Yes, this is another blog about ISO27001. Yes, we do tend talk about rather it a lot here. The thing is, it’s really important. Have a look at these numbers…
The scale of the threat you’re facing
According to recent figures from the National Audit Office (NAO), 8% of GDP is accounted for by the UK’s Internet economy, a greater share than for any other G20 country. While this is undoubtedly a good thing for us all as we slowly recover from the Global Financial Crisis, we can sometimes forget that international crime is enabled by the Internet as much as is international commerce, and that the Web has opened up a world of new threats as well as new opportunities.
The NAO estimates the annual cost of cyber crime to the UK as being somewhere between £18 billion and £27 billion.

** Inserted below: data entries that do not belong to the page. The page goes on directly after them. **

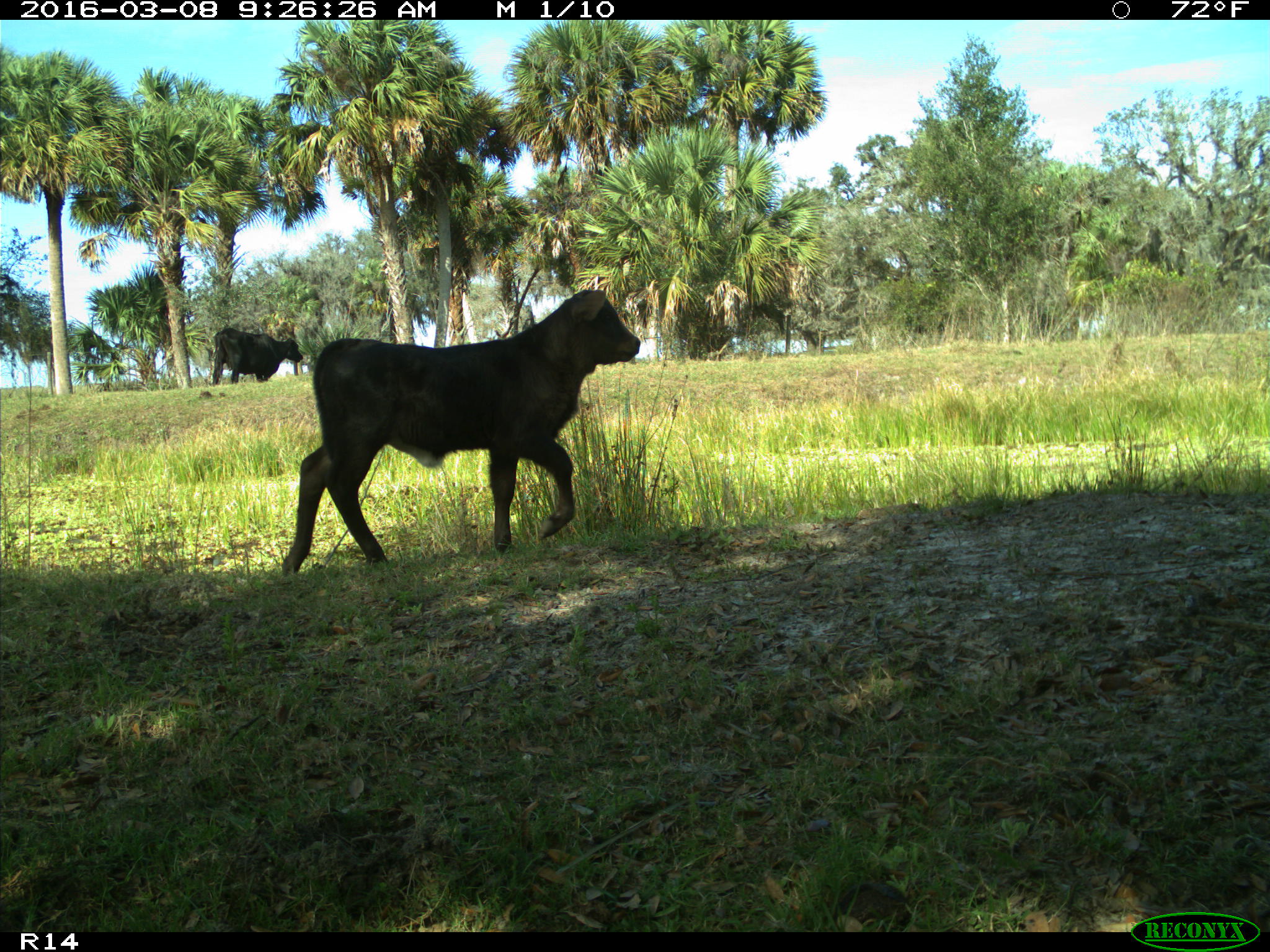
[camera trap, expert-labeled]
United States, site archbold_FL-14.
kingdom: Animalia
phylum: Chordata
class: Mammalia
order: Artiodactyla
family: Bovidae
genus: Bos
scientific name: Bos taurus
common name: domestic cow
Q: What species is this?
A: Bos taurus (domestic cow).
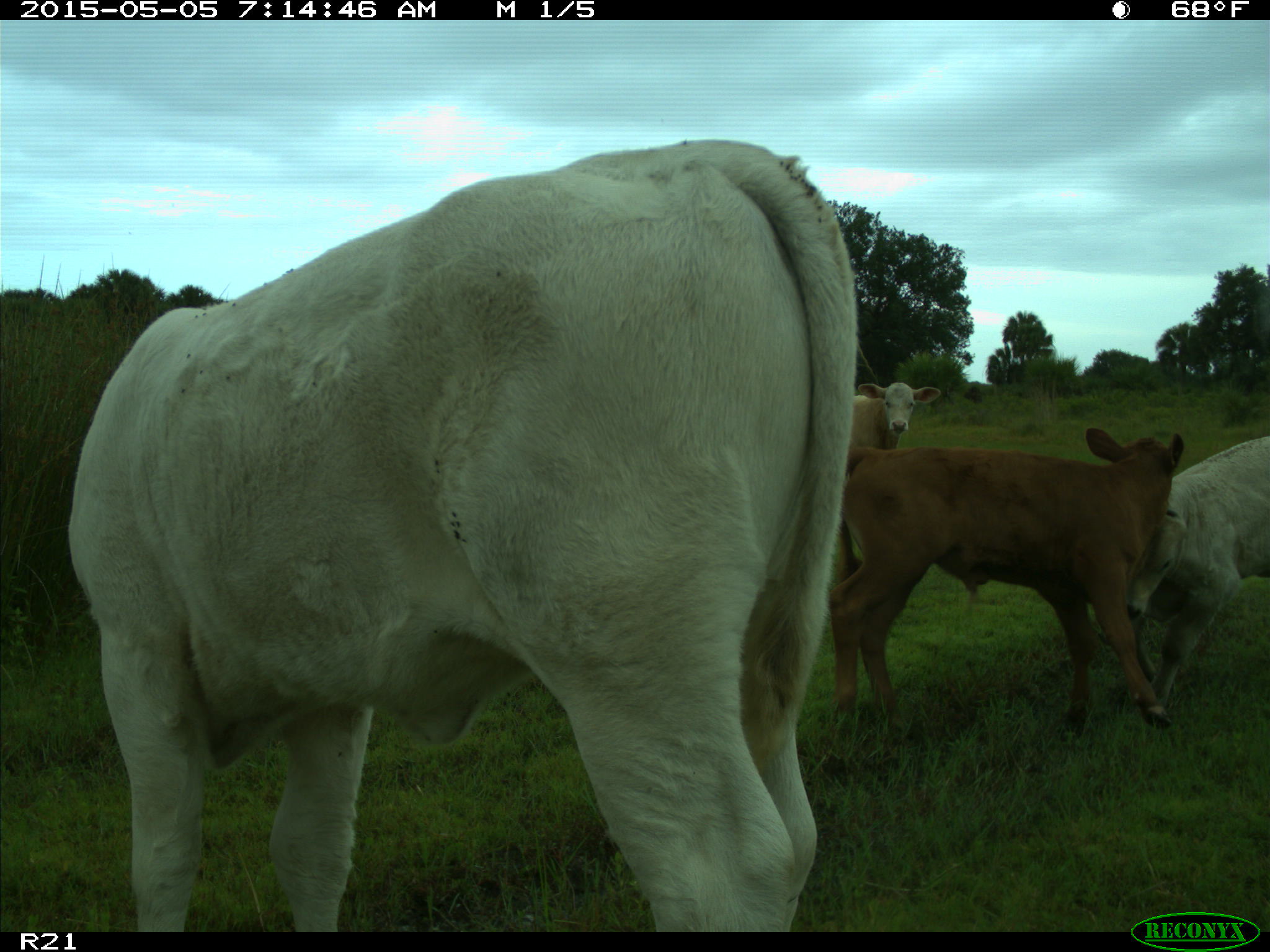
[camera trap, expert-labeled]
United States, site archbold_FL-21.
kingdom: Animalia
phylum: Chordata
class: Mammalia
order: Artiodactyla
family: Bovidae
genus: Bos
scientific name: Bos taurus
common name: domestic cow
Bos taurus (domestic cow).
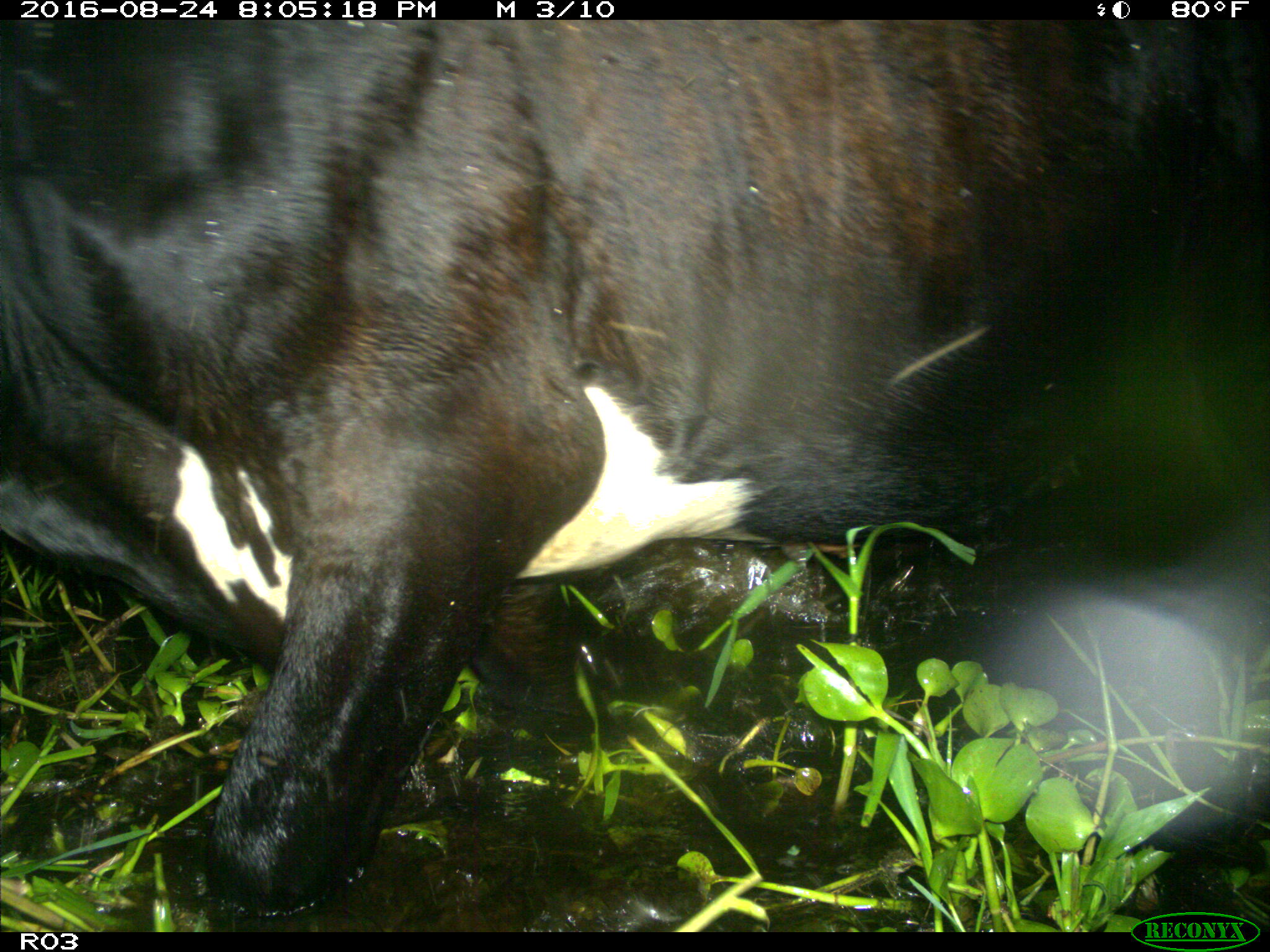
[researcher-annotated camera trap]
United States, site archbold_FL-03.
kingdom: Animalia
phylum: Chordata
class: Mammalia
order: Artiodactyla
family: Bovidae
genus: Bos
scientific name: Bos taurus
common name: domestic cow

And as the UK Cyber Security Strategy points out, “we have no choice but to find ways to confront and overcome these threats if the UK is to flourish in an increasingly competitive and globalised world.”
So what can you do?
How exactly do you confront and overcome these threats? How do you defend yourself? ISO27001 is the global best practice specification which helps organisations and businesses implement an information security management system (ISMS), a systematic approach to managing information so that it remains secure. ISO27001 offers a holistic security system which is strategic as well as operational, and encompasses people, processes and IT systems. Put simply: it’s your best chance of getting your house in order as far as information security is concerned. You can find more information on ISO27001 here.

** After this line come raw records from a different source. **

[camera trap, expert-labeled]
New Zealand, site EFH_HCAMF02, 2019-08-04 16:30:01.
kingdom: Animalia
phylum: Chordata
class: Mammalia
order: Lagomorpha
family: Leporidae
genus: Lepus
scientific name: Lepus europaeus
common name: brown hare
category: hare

At IT Governance we provide a wide range of products and services relating to ISO27001, from books and toolkits to help you implement the standard, to staff awareness and training courses, software and consultancy to make ISO27001 implementation as easy as can be. We work with you to address your needs, and can help you whatever your budget.

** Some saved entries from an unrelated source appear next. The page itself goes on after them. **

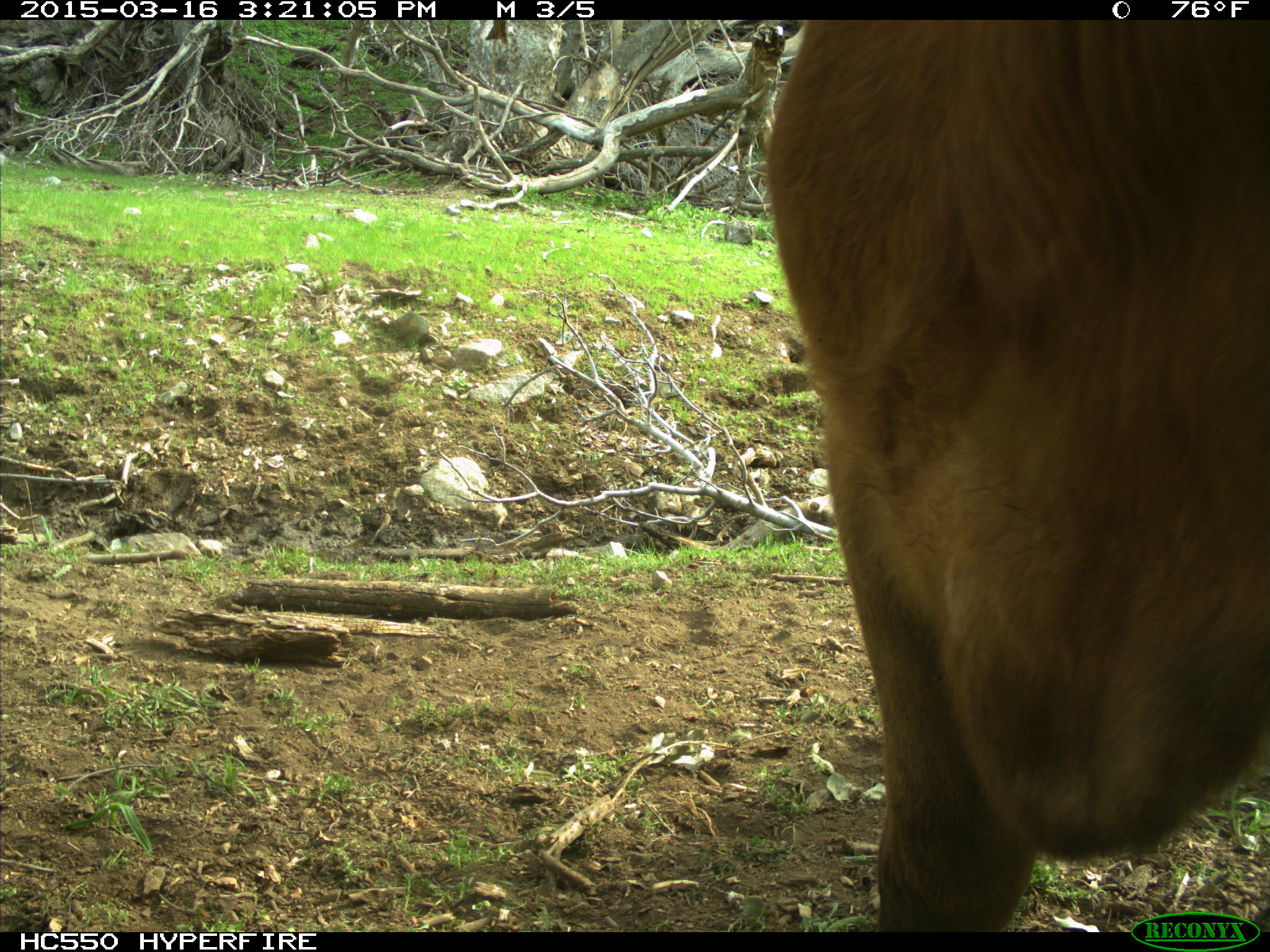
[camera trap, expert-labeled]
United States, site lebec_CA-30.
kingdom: Animalia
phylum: Chordata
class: Mammalia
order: Artiodactyla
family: Bovidae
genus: Bos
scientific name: Bos taurus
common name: domestic cow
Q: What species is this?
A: Bos taurus (domestic cow).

“But it’s madly expensive!”
A common objection to the idea of ISO27001 compliance is budgetary constraint, but if you look at the bigger picture this objection can be dismissed as a false economy with little effort. First off, yes, I know it’s expensive and time-consuming to implement an ISO27001-compliant ISMS. Something of that scale and importance is hardly going to be cheap and quick to do. But please don’t be daunted by the scale of the project. It really is worth it.
The 2013 Information Security Breaches Survey from the Department for Business, Innovation and Skills reports that the average cost to a large organisation of its worst security breach of the year is between £450,000 and £850,000. For a small business, it’s between £35,000 and £65,000. The same survey reports that 93% of large organisations had a breach last year, and 87% of small business did (up from 76% a year ago).
In other words, it’s pretty much guaranteed that you’re going to suffer a breach at some point, and when you do it’ll cost you way more than the cost of installing preventative measures now. Surely that’s worth at least thinking about.